"There's a gulf between popular culture and musical theater," Alex Timbers Soundcheck host John Schaefer during his recent visit to the studio. "Theater in general feels irrelevant to the larger cultural dialogue in America."
If there's one director that the musical theater world hopes will change that sentiment, it appears to be Timbers. The young and experimental director known for writing Bloody Bloody Andrew Jackson and directing Peter and the Starcatcher on Broadway has recently found himself with a plethora of projects, ranging from the David Byrne disco musical Here Lies Love to the mega-production that is Rocky the Musical -- a show that features a life-size boxing ring that flies out over the audience -- inspired by a Nine Inch Nails concert rig.
"To me, drawing on the visuals and music and comedy you see in a mainstream film or a music video feels important when I'm doing a play," said Timbers.

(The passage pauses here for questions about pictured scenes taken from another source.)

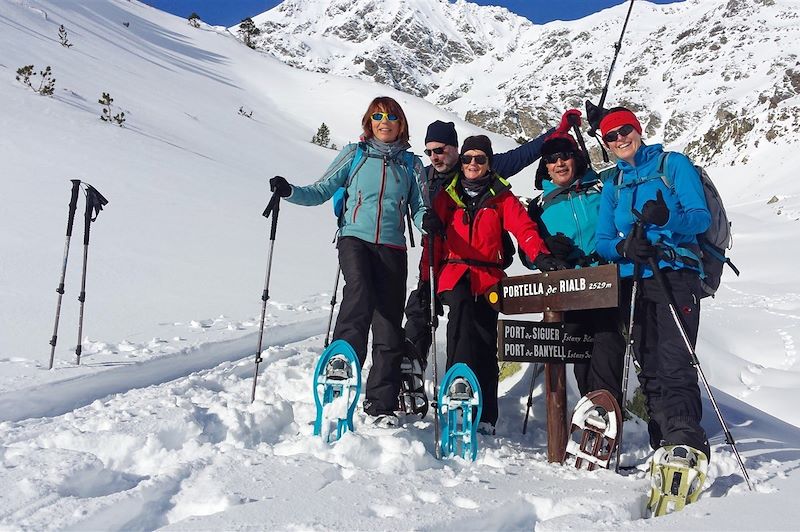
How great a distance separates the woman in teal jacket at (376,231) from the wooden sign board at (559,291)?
26.1 inches

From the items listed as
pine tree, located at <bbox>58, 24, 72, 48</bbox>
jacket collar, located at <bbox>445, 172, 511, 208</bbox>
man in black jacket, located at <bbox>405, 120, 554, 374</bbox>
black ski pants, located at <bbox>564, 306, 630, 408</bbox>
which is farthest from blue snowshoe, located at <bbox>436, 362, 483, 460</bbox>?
pine tree, located at <bbox>58, 24, 72, 48</bbox>

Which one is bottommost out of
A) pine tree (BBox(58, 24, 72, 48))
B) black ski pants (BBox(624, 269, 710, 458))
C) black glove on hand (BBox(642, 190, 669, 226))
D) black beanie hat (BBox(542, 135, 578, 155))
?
black ski pants (BBox(624, 269, 710, 458))

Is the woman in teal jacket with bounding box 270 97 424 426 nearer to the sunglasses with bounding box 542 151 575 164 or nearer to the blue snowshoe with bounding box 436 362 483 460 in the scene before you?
the blue snowshoe with bounding box 436 362 483 460

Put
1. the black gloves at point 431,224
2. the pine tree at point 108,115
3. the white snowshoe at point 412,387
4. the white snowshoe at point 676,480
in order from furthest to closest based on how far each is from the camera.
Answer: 1. the pine tree at point 108,115
2. the white snowshoe at point 412,387
3. the black gloves at point 431,224
4. the white snowshoe at point 676,480

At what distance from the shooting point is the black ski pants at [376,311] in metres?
3.67

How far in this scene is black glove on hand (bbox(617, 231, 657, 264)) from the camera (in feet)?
10.4

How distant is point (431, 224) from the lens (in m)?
3.66

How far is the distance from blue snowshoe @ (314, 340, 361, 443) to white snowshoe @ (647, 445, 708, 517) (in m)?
1.57

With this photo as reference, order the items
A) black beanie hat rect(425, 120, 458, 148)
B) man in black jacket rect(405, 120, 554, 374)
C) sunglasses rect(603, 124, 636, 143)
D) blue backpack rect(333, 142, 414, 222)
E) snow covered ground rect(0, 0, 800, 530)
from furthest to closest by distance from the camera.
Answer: black beanie hat rect(425, 120, 458, 148) → man in black jacket rect(405, 120, 554, 374) → blue backpack rect(333, 142, 414, 222) → sunglasses rect(603, 124, 636, 143) → snow covered ground rect(0, 0, 800, 530)

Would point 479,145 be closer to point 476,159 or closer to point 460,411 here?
point 476,159

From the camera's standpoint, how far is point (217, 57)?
35.4m

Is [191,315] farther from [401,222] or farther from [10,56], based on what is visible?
[10,56]

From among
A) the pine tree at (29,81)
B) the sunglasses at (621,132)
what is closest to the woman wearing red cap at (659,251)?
the sunglasses at (621,132)

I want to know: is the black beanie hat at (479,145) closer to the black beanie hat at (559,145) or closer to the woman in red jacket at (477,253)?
the woman in red jacket at (477,253)
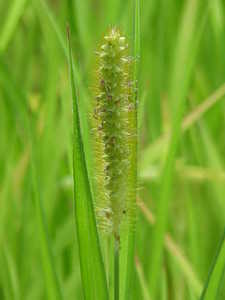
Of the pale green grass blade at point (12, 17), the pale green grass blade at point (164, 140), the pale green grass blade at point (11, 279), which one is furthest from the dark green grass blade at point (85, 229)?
the pale green grass blade at point (12, 17)

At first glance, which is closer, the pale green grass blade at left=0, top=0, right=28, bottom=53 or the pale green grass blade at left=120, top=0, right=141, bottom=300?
the pale green grass blade at left=120, top=0, right=141, bottom=300

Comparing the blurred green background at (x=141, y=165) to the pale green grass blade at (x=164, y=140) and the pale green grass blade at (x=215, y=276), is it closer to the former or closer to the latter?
the pale green grass blade at (x=164, y=140)

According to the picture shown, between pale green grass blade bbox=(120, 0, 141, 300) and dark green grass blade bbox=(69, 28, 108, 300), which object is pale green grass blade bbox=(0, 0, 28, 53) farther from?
dark green grass blade bbox=(69, 28, 108, 300)

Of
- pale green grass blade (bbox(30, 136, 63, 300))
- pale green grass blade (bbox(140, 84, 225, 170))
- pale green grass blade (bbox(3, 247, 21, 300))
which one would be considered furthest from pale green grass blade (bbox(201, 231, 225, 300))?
pale green grass blade (bbox(140, 84, 225, 170))

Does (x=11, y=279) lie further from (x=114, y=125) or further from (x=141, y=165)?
(x=114, y=125)

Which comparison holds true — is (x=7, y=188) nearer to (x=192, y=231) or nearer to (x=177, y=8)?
(x=192, y=231)

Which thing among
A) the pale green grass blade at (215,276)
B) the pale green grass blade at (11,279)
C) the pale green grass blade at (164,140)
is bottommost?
the pale green grass blade at (11,279)
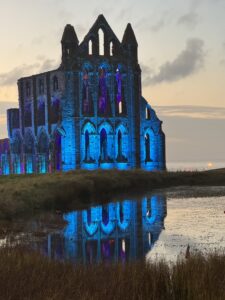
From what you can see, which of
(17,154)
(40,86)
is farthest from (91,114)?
(17,154)

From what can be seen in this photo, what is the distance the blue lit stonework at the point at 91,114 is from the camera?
5866 cm

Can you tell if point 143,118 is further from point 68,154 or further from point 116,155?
point 68,154

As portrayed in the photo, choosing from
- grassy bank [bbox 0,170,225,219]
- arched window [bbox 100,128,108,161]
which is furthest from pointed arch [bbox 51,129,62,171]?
grassy bank [bbox 0,170,225,219]

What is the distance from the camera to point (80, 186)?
3459 cm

Timbers talks about his work on Rocky as well as his upcoming projects, including Up Here, a musical written by Robert Lopez and Kristen Anderson-Lopez, of Book of Mormon and Frozen fame.
Timbers, on his first reaction when hearing about Rocky the Musical:
When I heard Rocky as a musical, I thought, "this is a crazy idea." I think most people involved with the show had that same sort of reaction. You think, this is what musical theater doesn't do well -- sports, butch guys on stage singing -- what is that? But I saw a reading of the show, and I was blown away by the emotionality, because what you forget is it's actually a love story with boxing as the backdrop. As soon as I locked into that underdog story -- it's such a human, such an American story -- you see how musical theater can do that well. And then the trick was figuring out how can musical theater do boxing well -- and that was a real challenge.
On his upcoming project with Robert Lopez and Kristen Anderson-Lopez (Frozen, Book of Mormon), called Up Here:
Up Here is a show we've been working on for seven years, which means that [Robert and Kristen] have probably been working on it for nine or ten years. It's a romantic comedy, boy meets girl, boy loses girl, boy gets girl back -- but with a big conceptual gloss over it, almost cirque gloss over it. It reminds me of a '70s Woody Allen film, where there's something very intimate going on but also something epic at the same time. That's next summer in La Jolla.
On why the audience should be a part of the show:
I just feel like it's what today is -- you can vote on American Idol and change the experience, you have an iPad, everything feels responsive to your touch. Entertainment, particularly theater, where you are there -- of course you should be a part of the outcome of the event. And I'm someone who does not actually like audience participation. I don't like being dragged up on stage and humiliated or being asked questions. All this stuff is done through the lens of -- no one's ever singled out. I never want the audience to feel like if they don't want to cheer Rocky on or if they don't want to dance with Imelda that they're failing in any way.